Shalima Mkongi hits the big screen
The South African entertainment landscape is not only opening up the industry, but breaking boundaries this year.
Up-and-coming actor Shalima Mkongi is set to wow audiences in Showmax's cinematic debut - Rage.
The multi-talented star fell in love with acting at the age of 11 as a way of dealing with her anxiety and shyness.
With a mother who participated in pageants, she blossomed on the stage when she found escape in both acting and pageantry.
"I was elected to be in a school play and I felt an exhilarating rush and I started to be on stage the whole time. I felt validated and alive. You know when you are conscious as a child that you are alive? I felt like I only got that when I was on stage," says Mkongi.
Having struggled to find roles and honing her craft, the rapper and dancer was able to elevate her acting talent and persevere even when she was not certain she would make it in film.
Mkongi is far from a novice, having scored roles in the coming of age drama Nkululeko and telenovela iSithembiso.
In the Showmax horror, Mkongi plays Sihle, a bold fashionista who sees herself embroiled in a summer vacation gone to hell.
While playing a powerful woman is not foreign to the young actor, she was particularly drawn to being part of a horror flick as a fan of the genre and how few have been made in SA.
"As a performer, I am always looking for ways to improve my craft and that's through trying out new things; things that challenge me further. I also think we need to diversify our content - we have a vast pool of creatives [so], let's play," says Mkongi.
"I am always so honoured to be chosen to play any character, it's even better if it's the first of its kind.
"And to Showmax, thank you for opening up the industry to more diverse stories like Rage."
Preparing for her gritty role was no walk in the park as she had to look at different areas of inspiration to embody the complexities of being Sihle.
Mkongi watched popular HBO series Euphoria which deals with mental health and drug abuse, as well as Midsommar which carries similar themes with Rage.
"Sihle is very young in comparison to me, but I have siblings her age, so I really took the time to find out what interests them in this new era we're in.
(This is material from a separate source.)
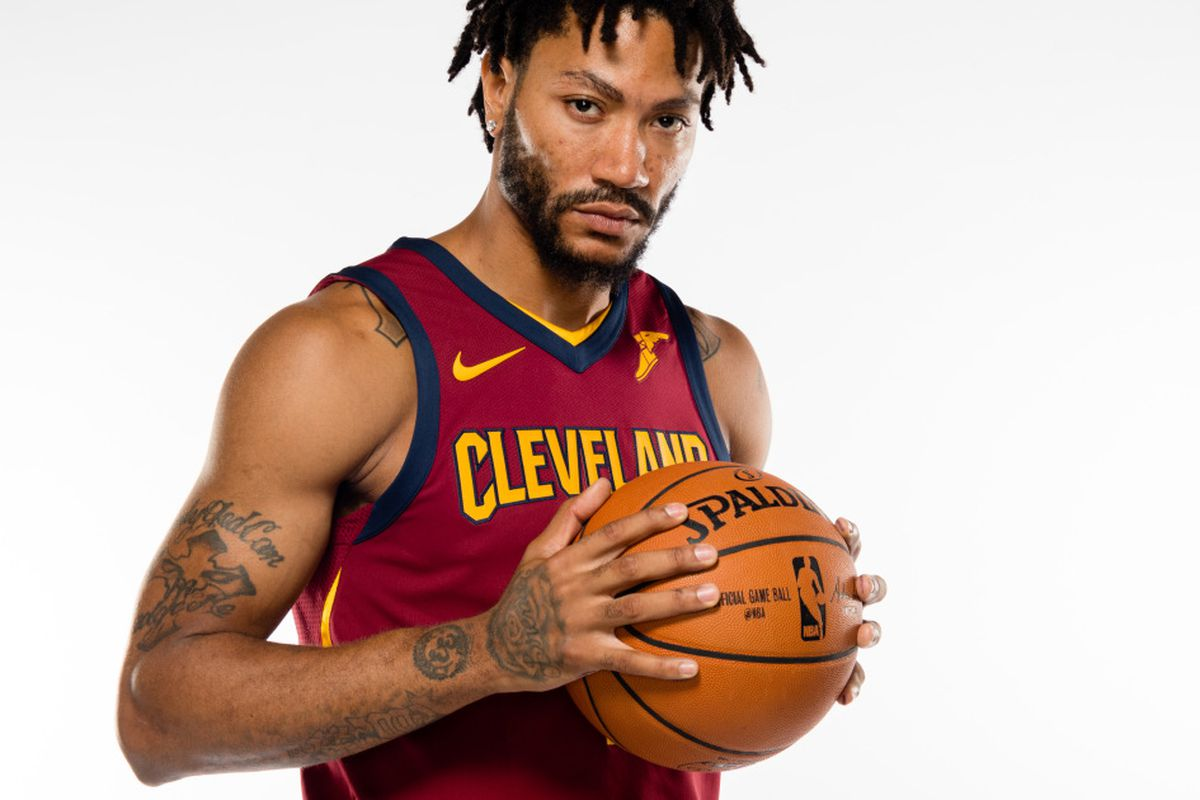1fc435ac7366 Derrick Rose poses at Cavs media day looking drastically different ...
I had to look at what influences teenagers, how do they speak to themselves and relate to other people around them. I had a lot of fun finding her."
While becoming the character may have been a joy, Mkongi shares that the most taxing part of all was putting in the work. In an unprecedented feat, the movie was completed in just two weeks while Mkongi wished she could have had time to sink her teeth into the role.
With the flick doing its rounds on Showmax this week, Mkongi hopes audiences will welcome the different narratives and characters in the programs that they watch.
"It's okay to diversify a cast without that being the driving marketing force behind the film. Rage is a fun movie, don't forget to have fun when you're telling your stories," she says.
While the current coronavirus outbreak has affected her other plans, Mkongi has put a performance art piece on ice that will incorporate dance.
"I want to also get back to creating content around mental health through the medium of film, performance art, and my music."